Career Mentoring with Ana Quinn
Ana Quinn tells us about the impact of career mentoring on her career and why it’s important to her to pay it forward.
In only my seventh year in the workplace, after graduating with a bachelor’s degree, I find that I already have the position I always wanted; Chief Medical Writer at IMed and a budding team of my own. I often wonder how my unexpected and rather whirlwind career progression happened! I have had the pleasure and, of course the luck, of learning fast and developing professionally at a rapid rate, but my success so far is also largely due to those individuals who have supported and nurtured me along the way.
I am one of the fortunate few to have had (and still have) great mentors, all with varying styles and backgrounds, but all of whom have impacted my professional growth in some way. Some encouraged me to pursue my ambitions, some to create realistic steps and stages to my dreams. Some taught me the importance of selecting and managing my boss, how to ask for promotions and knowing when to do so. It is thanks to all of them that I now possess the confidence to approach more challenging tasks, to rely on my knowledge and skills, and to take on more responsibilities. These mentors are the reason that I have applied to become a career mentor myself.

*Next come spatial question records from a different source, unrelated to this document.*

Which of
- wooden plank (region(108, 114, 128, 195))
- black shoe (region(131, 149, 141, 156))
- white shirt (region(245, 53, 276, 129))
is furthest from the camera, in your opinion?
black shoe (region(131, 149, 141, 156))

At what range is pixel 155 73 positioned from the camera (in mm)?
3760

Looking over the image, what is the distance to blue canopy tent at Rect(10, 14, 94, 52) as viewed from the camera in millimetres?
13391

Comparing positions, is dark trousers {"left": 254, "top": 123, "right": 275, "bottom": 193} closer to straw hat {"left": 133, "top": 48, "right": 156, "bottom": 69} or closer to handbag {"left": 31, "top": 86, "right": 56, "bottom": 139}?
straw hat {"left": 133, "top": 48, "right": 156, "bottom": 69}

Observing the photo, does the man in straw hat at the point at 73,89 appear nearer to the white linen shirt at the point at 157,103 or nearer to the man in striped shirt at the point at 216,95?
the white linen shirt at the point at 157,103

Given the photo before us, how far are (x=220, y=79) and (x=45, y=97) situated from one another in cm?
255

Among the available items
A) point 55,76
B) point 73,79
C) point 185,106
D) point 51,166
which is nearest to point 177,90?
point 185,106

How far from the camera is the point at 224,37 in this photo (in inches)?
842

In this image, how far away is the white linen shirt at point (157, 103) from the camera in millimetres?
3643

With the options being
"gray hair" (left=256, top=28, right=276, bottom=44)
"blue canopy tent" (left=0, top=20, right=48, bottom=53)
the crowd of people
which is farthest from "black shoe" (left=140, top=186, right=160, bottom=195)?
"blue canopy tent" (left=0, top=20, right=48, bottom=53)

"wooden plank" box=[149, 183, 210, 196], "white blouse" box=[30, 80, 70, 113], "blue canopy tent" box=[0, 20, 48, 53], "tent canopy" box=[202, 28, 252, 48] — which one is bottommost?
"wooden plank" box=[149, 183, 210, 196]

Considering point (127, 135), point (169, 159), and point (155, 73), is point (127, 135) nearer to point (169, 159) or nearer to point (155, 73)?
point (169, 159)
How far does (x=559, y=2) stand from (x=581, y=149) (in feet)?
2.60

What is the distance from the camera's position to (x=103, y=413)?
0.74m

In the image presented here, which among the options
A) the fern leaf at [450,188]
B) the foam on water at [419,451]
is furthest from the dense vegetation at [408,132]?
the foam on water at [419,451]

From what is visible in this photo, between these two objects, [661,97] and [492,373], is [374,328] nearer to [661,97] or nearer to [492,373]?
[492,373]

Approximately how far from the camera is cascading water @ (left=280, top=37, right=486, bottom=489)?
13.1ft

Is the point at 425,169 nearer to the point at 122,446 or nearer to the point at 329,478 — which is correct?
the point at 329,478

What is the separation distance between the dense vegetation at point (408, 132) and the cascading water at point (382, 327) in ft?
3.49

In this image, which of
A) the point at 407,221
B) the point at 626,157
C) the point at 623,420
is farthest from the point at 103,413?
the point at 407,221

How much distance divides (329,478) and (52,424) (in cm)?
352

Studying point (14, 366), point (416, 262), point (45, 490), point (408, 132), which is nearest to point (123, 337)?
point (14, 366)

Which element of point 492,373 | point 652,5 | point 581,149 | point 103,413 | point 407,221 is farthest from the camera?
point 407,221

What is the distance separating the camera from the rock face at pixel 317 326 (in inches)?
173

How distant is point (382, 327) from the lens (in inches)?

I believe that the next generation of Life Science graduates deserve an equal, if not better, opportunity to enter and grow in the industry of their choice and IMed’s management team feel the same way, which is why we launched The IMed Academy last month. I’m delighted to now have also been invited by Nottingham University (as an alumna), to become one of their career mentors. I have accepted this honour in the joy of giving any level of guidance that may help graduates become successful and feel fulfilled in their job choices.
Mentorship can have a greater impact than one might think and it’s no black art! When one considers one’s own career path and all the commercial experience gained by years of hard work and even mistakes made, many of us have wisdom to impart, or an agile business mind to put to good use on the professional challenges faced by others who may feel a little green, overwhelmed, or perhaps isolated.
There’s no ceremony or red tape involved. The University of Nottingham career mentoring programme simply offers their recent graduates a one-to-one session with a mentor who provides support and advice. This guidance can include anything from how to apply for jobs, what to include on your CV, what to expect in interviews, what career paths are available, how to choose the best one for you etc.
I am so thrilled and excited to be involved in this early career mentoring initiative and I hope to encourage some other Ana to reach for the career that she wants (and then become a mentor themselves in 2028!).
What advice could you give to fresh graduates? Perhaps you should consider becoming a career mentor too?